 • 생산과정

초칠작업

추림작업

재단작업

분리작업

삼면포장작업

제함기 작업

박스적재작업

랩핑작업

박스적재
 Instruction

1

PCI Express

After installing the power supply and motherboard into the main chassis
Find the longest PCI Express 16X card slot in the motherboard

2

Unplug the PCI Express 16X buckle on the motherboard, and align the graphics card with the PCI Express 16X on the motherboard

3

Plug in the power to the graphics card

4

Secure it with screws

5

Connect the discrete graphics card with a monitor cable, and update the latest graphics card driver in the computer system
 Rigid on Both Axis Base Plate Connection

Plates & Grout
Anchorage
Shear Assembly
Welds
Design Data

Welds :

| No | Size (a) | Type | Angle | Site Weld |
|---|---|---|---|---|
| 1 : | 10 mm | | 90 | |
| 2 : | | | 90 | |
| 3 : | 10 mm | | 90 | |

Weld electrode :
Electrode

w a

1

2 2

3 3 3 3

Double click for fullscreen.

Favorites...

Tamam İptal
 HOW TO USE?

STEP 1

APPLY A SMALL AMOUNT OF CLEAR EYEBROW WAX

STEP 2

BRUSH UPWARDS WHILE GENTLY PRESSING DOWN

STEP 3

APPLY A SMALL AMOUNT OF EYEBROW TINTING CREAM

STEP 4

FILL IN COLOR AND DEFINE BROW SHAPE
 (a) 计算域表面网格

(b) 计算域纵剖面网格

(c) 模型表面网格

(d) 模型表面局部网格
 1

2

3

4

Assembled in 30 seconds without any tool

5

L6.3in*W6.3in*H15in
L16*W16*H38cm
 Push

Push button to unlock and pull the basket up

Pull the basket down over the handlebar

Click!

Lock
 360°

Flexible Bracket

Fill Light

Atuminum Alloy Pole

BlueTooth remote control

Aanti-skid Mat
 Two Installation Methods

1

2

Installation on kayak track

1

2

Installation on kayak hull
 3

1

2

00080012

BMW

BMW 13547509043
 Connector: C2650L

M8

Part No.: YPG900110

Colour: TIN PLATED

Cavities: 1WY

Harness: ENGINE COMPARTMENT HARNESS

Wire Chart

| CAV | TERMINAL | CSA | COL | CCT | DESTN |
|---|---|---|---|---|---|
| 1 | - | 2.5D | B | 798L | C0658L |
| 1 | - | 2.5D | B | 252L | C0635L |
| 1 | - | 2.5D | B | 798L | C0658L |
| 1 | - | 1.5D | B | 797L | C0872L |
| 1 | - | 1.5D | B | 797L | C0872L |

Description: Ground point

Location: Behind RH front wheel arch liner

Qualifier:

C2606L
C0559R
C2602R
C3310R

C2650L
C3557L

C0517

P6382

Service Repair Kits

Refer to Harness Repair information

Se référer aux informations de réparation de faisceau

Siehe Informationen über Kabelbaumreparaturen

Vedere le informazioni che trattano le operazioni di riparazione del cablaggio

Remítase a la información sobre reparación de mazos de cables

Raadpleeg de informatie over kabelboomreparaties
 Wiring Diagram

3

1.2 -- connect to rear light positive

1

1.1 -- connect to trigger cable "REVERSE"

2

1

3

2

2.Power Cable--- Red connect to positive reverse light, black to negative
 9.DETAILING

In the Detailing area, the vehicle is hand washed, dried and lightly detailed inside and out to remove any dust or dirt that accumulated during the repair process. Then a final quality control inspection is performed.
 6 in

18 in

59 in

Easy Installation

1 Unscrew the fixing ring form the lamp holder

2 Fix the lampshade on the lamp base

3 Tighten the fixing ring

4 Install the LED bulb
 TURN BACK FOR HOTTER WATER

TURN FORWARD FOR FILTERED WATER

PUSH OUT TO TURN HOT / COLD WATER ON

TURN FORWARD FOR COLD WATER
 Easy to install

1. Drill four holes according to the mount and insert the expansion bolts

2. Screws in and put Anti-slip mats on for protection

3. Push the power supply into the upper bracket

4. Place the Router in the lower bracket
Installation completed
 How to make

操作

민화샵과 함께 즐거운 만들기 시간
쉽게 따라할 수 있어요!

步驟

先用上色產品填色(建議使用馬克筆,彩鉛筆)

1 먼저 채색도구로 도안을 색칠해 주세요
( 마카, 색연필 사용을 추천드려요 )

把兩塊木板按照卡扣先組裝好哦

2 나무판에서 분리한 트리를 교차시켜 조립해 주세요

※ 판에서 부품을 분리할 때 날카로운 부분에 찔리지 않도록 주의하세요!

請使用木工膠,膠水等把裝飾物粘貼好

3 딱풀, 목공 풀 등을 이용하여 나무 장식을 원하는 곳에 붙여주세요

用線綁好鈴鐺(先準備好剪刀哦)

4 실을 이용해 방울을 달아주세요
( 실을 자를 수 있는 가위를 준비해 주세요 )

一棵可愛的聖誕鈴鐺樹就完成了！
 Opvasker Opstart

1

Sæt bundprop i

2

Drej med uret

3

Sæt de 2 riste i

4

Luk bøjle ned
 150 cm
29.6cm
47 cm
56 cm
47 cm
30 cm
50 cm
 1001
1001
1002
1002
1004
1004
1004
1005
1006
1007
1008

▸ Work request: Reproduce the data exactly. All of it is needed.

▸ Solution to this exercise:
 • 생산과정

초칠작업

추림작업

재단작업

분리작업

삼면포장작업

제함기 작업

박스적재작업

랩핑작업

박스적재
 Instruction

1

PCI Express

After installing the power supply and motherboard into the main chassis
Find the longest PCI Express 16X card slot in the motherboard

2

Unplug the PCI Express 16X buckle on the motherboard, and align the graphics card with the PCI Express 16X on the motherboard

3

Plug in the power to the graphics card

4

Secure it with screws

5

Connect the discrete graphics card with a monitor cable, and update the latest graphics card driver in the computer system
 Rigid on Both Axis Base Plate Connection

Plates & Grout
Anchorage
Shear Assembly
Welds
Design Data

Welds :

| No | Size (a) | Type | Angle | Site Weld |
|---|---|---|---|---|
| 1 : | 10 mm | | 90 | |
| 2 : | | | 90 | |
| 3 : | 10 mm | | 90 | |

Weld electrode :
Electrode

w a

1

2 2

3 3 3 3

Double click for fullscreen.

Favorites...

Tamam İptal
 HOW TO USE?

STEP 1

APPLY A SMALL AMOUNT OF CLEAR EYEBROW WAX

STEP 2

BRUSH UPWARDS WHILE GENTLY PRESSING DOWN

STEP 3

APPLY A SMALL AMOUNT OF EYEBROW TINTING CREAM

STEP 4

FILL IN COLOR AND DEFINE BROW SHAPE
 (a) 计算域表面网格

(b) 计算域纵剖面网格

(c) 模型表面网格

(d) 模型表面局部网格
 1

2

3

4

Assembled in 30 seconds without any tool

5

L6.3in*W6.3in*H15in
L16*W16*H38cm
 Push

Push button to unlock and pull the basket up

Pull the basket down over the handlebar

Click!

Lock
 360°

Flexible Bracket

Fill Light

Atuminum Alloy Pole

BlueTooth remote control

Aanti-skid Mat
 Two Installation Methods

1

2

Installation on kayak track

1

2

Installation on kayak hull
 3

1

2

00080012

BMW

BMW 13547509043
 Connector: C2650L

M8

Part No.: YPG900110

Colour: TIN PLATED

Cavities: 1WY

Harness: ENGINE COMPARTMENT HARNESS

Wire Chart

| CAV | TERMINAL | CSA | COL | CCT | DESTN |
|---|---|---|---|---|---|
| 1 | - | 2.5D | B | 798L | C0658L |
| 1 | - | 2.5D | B | 252L | C0635L |
| 1 | - | 2.5D | B | 798L | C0658L |
| 1 | - | 1.5D | B | 797L | C0872L |
| 1 | - | 1.5D | B | 797L | C0872L |

Description: Ground point

Location: Behind RH front wheel arch liner

Qualifier:

C2606L
C0559R
C2602R
C3310R

C2650L
C3557L

C0517

P6382

Service Repair Kits

Refer to Harness Repair information

Se référer aux informations de réparation de faisceau

Siehe Informationen über Kabelbaumreparaturen

Vedere le informazioni che trattano le operazioni di riparazione del cablaggio

Remítase a la información sobre reparación de mazos de cables

Raadpleeg de informatie over kabelboomreparaties
 Wiring Diagram

3

1.2 -- connect to rear light positive

1

1.1 -- connect to trigger cable "REVERSE"

2

1

3

2

2.Power Cable--- Red connect to positive reverse light, black to negative
 9.DETAILING

In the Detailing area, the vehicle is hand washed, dried and lightly detailed inside and out to remove any dust or dirt that accumulated during the repair process. Then a final quality control inspection is performed.
 6 in

18 in

59 in

Easy Installation

1 Unscrew the fixing ring form the lamp holder

2 Fix the lampshade on the lamp base

3 Tighten the fixing ring

4 Install the LED bulb
 TURN BACK FOR HOTTER WATER

TURN FORWARD FOR FILTERED WATER

PUSH OUT TO TURN HOT / COLD WATER ON

TURN FORWARD FOR COLD WATER
 Easy to install

1. Drill four holes according to the mount and insert the expansion bolts

2. Screws in and put Anti-slip mats on for protection

3. Push the power supply into the upper bracket

4. Place the Router in the lower bracket
Installation completed
 How to make

操作

민화샵과 함께 즐거운 만들기 시간
쉽게 따라할 수 있어요!

步驟

先用上色產品填色(建議使用馬克筆,彩鉛筆)

1 먼저 채색도구로 도안을 색칠해 주세요
( 마카, 색연필 사용을 추천드려요 )

把兩塊木板按照卡扣先組裝好哦

2 나무판에서 분리한 트리를 교차시켜 조립해 주세요

※ 판에서 부품을 분리할 때 날카로운 부분에 찔리지 않도록 주의하세요!

請使用木工膠,膠水等把裝飾物粘貼好

3 딱풀, 목공 풀 등을 이용하여 나무 장식을 원하는 곳에 붙여주세요

用線綁好鈴鐺(先準備好剪刀哦)

4 실을 이용해 방울을 달아주세요
( 실을 자를 수 있는 가위를 준비해 주세요 )

一棵可愛的聖誕鈴鐺樹就完成了！
 Opvasker Opstart

1

Sæt bundprop i

2

Drej med uret

3

Sæt de 2 riste i

4

Luk bøjle ned
 150 cm
29.6cm
47 cm
56 cm
47 cm
30 cm
50 cm
 1001
1001
1002
1002
1004
1004
1004
1005
1006
1007
1008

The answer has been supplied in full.